*** 原文

18.本发明所要解决的技术问题是提供一种脂肪活性蛋白在制备治疗宫腔粘连药物中的应用，以克服现有技术中治疗宫腔粘连药物有不良反应、治疗不佳、效果不稳定等缺陷，本发明提供一种治疗效果、安全性、稳定性俱佳，且易于量化生产的自体脂肪组织提取的复合物，改善iua女性的生育能力。
19.本发明提供一种脂肪活性蛋白在制备治疗宫腔粘连药物中的应用。
20.优选地，所述脂肪活性蛋白用量为25-30ug/次，给药周期为术后单次给药，无连续给药。
21.优选地，所述脂肪活性蛋白为：通过去除脂肪组织中细胞成分而提取的活性蛋白复合物。
22.优选地，所述药物以脂肪活性蛋白为活性组分，配以药学上可接受的辅料或辅助性成分制备成制剂使用。
23.优选地，所述制剂选自片剂、粉剂、颗粒剂、胶囊、液体制剂、缓释剂中的一种。
24.有益效果
25.本发明将脂肪脱细胞活性蛋白用于iua小鼠模型的治疗，主要治疗效果包括子宫内膜细胞及血管增多，子宫内膜容受性增加及生育力的提高。脂肪脱细胞活性蛋白为iua的临床治疗提供了新的治疗方法。
26.此外，脂肪脱细胞活性蛋白可以通过患者自体脂肪提取，保留生物学活性蛋白的同时去除了细胞成分，可以避免异体组织来源的细胞因子治疗时带来的免疫排斥反应和伦理争议。
附图说明
27.图1为本发明ceffe制备流程图。

******

** 练习题 **
A - 上面讲脂肪活性蛋白的文字提到，制剂可以从哪几种剂型里选？请全部列出来。
B - 从上面讲脂肪活性蛋白的文字里，把从“19.本发明提供一种脂肪活性蛋白在制备治疗宫腔粘连药物中的应用。”到“23.优选地，所述制剂选自片剂、粉剂、颗粒剂、胶囊、液体制剂、缓释剂中的一种。”这一段一字不改地摘出来。
C - 上面讲脂肪活性蛋白的文字写到最后一句就停了，请顺着它往下接着写。

*** 数据摘录

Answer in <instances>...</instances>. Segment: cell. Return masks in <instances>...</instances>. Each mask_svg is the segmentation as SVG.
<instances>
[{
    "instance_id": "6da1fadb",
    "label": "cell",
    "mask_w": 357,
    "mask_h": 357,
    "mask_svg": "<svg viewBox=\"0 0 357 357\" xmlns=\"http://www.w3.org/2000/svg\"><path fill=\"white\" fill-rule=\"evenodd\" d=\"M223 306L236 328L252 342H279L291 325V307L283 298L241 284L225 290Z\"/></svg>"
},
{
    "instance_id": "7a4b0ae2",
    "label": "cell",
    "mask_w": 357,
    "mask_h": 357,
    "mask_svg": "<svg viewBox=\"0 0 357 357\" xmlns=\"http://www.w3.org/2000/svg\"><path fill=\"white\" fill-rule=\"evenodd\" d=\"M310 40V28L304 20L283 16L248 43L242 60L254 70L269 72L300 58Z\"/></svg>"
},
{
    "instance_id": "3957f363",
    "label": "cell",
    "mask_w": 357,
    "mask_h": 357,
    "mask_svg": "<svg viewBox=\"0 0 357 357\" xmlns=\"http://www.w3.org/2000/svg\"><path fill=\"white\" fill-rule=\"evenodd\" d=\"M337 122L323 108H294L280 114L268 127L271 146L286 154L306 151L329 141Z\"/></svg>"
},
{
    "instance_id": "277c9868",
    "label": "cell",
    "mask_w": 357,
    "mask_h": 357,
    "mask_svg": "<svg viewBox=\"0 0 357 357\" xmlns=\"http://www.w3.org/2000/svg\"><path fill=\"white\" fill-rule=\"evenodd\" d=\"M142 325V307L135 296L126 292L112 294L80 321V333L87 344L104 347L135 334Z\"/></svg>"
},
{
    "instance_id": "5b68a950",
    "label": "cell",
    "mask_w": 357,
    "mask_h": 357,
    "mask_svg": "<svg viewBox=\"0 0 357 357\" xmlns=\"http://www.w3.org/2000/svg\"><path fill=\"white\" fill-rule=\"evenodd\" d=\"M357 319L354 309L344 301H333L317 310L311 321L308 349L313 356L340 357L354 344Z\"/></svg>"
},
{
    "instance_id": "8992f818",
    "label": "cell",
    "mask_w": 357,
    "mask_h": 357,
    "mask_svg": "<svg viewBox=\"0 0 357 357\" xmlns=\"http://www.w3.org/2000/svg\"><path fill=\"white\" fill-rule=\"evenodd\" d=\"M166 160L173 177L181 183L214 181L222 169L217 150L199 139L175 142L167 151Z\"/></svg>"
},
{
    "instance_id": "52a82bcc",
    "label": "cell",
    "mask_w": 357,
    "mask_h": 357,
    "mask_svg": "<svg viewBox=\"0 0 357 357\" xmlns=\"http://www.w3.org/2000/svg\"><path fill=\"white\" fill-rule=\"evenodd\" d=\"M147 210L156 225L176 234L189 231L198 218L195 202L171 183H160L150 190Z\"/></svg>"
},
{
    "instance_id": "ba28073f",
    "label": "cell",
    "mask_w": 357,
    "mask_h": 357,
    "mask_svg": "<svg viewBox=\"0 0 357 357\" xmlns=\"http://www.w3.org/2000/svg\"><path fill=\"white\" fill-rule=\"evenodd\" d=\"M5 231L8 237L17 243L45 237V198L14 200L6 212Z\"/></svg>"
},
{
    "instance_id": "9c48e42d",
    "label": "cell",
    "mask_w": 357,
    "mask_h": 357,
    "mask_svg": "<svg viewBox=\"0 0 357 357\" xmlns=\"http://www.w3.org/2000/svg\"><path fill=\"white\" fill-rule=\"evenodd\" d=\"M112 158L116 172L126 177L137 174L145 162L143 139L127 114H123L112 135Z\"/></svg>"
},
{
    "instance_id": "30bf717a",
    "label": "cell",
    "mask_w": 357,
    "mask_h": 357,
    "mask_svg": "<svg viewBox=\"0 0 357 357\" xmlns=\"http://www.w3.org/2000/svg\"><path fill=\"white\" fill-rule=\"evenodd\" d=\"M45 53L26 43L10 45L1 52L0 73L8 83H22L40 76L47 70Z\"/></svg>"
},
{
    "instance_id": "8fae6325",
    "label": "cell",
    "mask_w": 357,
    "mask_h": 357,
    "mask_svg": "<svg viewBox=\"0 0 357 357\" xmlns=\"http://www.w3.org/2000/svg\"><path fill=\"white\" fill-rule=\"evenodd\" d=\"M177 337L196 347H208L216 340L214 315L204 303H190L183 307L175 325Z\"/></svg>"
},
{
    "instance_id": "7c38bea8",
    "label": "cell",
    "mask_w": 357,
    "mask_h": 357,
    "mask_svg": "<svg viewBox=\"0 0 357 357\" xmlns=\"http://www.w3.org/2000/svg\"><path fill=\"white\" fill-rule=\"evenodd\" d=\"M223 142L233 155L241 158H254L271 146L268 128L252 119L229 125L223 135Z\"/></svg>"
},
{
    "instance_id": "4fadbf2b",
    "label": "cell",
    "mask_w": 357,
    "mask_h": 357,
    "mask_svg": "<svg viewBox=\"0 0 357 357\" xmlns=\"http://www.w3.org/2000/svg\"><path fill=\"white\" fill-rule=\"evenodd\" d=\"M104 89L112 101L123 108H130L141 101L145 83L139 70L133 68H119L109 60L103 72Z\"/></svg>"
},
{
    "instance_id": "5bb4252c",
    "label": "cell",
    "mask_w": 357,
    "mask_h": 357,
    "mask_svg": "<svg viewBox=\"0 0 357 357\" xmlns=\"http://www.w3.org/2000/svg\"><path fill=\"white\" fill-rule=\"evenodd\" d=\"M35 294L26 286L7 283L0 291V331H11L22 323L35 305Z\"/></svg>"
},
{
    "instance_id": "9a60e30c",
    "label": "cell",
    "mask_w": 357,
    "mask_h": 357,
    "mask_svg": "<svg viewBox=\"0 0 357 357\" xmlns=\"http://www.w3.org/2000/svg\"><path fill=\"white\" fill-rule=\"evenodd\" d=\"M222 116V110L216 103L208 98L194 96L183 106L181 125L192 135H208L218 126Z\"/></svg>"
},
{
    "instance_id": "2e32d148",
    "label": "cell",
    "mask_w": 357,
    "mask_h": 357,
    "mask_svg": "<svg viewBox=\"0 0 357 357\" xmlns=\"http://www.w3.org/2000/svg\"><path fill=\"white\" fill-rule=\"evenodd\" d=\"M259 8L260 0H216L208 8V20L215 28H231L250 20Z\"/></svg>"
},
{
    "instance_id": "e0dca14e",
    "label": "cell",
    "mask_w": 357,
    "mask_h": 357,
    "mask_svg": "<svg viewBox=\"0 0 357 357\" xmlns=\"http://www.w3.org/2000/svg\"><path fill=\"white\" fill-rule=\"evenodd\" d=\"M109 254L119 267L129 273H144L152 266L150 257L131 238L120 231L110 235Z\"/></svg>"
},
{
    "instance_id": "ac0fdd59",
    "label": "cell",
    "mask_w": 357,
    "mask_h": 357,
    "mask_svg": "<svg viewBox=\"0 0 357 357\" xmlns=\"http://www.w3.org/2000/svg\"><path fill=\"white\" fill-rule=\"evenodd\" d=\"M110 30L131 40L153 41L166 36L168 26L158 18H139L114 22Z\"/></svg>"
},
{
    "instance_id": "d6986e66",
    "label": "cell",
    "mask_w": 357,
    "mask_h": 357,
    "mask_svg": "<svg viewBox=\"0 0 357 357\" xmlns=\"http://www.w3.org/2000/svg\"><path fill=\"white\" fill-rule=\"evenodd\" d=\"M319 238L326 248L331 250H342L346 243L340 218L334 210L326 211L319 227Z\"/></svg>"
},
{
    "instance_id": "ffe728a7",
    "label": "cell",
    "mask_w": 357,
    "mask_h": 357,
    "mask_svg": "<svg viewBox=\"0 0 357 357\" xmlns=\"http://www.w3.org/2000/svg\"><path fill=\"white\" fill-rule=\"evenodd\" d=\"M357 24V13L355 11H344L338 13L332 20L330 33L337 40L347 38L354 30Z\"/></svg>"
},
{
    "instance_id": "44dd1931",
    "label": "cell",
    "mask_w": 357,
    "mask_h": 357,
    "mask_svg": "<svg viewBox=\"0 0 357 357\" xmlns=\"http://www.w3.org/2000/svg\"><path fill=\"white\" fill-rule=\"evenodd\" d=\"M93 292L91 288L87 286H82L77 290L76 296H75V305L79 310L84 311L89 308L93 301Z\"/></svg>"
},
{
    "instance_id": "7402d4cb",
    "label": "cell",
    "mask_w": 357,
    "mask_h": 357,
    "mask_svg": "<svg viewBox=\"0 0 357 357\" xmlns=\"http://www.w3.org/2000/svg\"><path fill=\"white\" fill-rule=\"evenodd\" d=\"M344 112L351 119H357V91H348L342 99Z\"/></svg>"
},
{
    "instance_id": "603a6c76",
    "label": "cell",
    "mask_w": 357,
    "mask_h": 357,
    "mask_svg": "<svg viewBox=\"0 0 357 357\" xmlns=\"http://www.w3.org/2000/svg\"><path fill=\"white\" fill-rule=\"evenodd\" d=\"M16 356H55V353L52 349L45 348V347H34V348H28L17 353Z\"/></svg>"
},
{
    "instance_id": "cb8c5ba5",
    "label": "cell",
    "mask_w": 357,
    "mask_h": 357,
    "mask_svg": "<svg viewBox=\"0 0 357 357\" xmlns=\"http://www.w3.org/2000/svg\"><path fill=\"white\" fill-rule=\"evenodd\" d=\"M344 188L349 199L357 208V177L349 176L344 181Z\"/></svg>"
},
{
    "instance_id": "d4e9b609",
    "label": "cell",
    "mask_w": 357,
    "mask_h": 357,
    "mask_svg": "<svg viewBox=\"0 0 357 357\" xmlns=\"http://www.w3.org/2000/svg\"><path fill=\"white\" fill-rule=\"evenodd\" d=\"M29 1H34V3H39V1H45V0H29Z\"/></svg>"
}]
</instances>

******

** 练习答案 **
A - 片剂、粉剂、颗粒剂、胶囊、液体制剂、缓释剂

B -
19.本发明提供一种脂肪活性蛋白在制备治疗宫腔粘连药物中的应用。
20.优选地，所述脂肪活性蛋白用量为25-30ug/次，给药周期为术后单次给药，无连续给药。
21.优选地，所述脂肪活性蛋白为：通过去除脂肪组织中细胞成分而提取的活性蛋白复合物。
22.优选地，所述药物以脂肪活性蛋白为活性组分，配以药学上可接受的辅料或辅助性成分制备成制剂使用。
23.优选地，所述制剂选自片剂、粉剂、颗粒剂、胶囊、液体制剂、缓释剂中的一种。

C -
28.图2为本发明iua动物模型构建与检测流程图。
29.图3为本发明小鼠iua单侧造模后第14天对小鼠子宫形态评估结果，其中，(a)为小鼠iua造模后第14天小鼠子宫典型照片(图中#1，#2，#3为3只小鼠子宫的代表性图像)，(b)小鼠iua造模后第14天小鼠子宫宫角积液统计。
30.图4为本发明小鼠iua单侧造模后第14天对小鼠子宫病理评估结果，其中，(a)为小鼠iua造模后第14天小鼠子宫的he染色，masson染色，波形蛋白ihc分析及cd31ihc分析的典型图片，(b)为子宫内膜厚度，胶原水平及波形蛋白和cd31染色强度分析。
31.图5为本发明小鼠iua单侧造模并与雄鼠交配后第4天小鼠子宫内膜扫描电镜图(a)以及胞饮突数量统计(b)。
32.图6为本发明小鼠iua造模并与雌鼠交配后第10天对小鼠妊娠评估结果，其中，(a)为小鼠iua造模后并与雄鼠交配后第10天小鼠子宫的典型图片(图中#1，#2，#3为3只小鼠妊娠子宫的代表性图像)，(b)为妊娠子宫角的数量统计。
33.图7为本发明于治疗后第14天对iua组和治疗组小鼠子宫形态观察结果(图中#1，#2，#3为3只小鼠子宫的代表性图像)(a)以及宫角积液情况统计(b)。
34.图8为本发明iua组小鼠及iua治疗组第14天对小鼠子宫病理评估结果，其中，(a)为iua组小鼠及iua治疗组小鼠子宫的he染色、masson染色、波形蛋白ihc分析及cd31ihc分析的典型图片，(b)为子宫内膜厚度、胶原水平、波形蛋白和cd31染色强度分析。
35.图9为本发明iua小鼠及iua治疗组交配后4天的子宫扫描电镜图(a)以及胞饮突数量统计(b)。
36.图10为本发明对iua组小鼠及iua治疗组交配后10天小鼠妊娠评估结果，其中，(a)为iua小鼠及治疗组小鼠与雄鼠交配后第10天小鼠子宫的典型图片(图中#1，#2，#3为3只小鼠妊娠子宫的代表性图像)，(b)为妊娠子宫角的数量统计。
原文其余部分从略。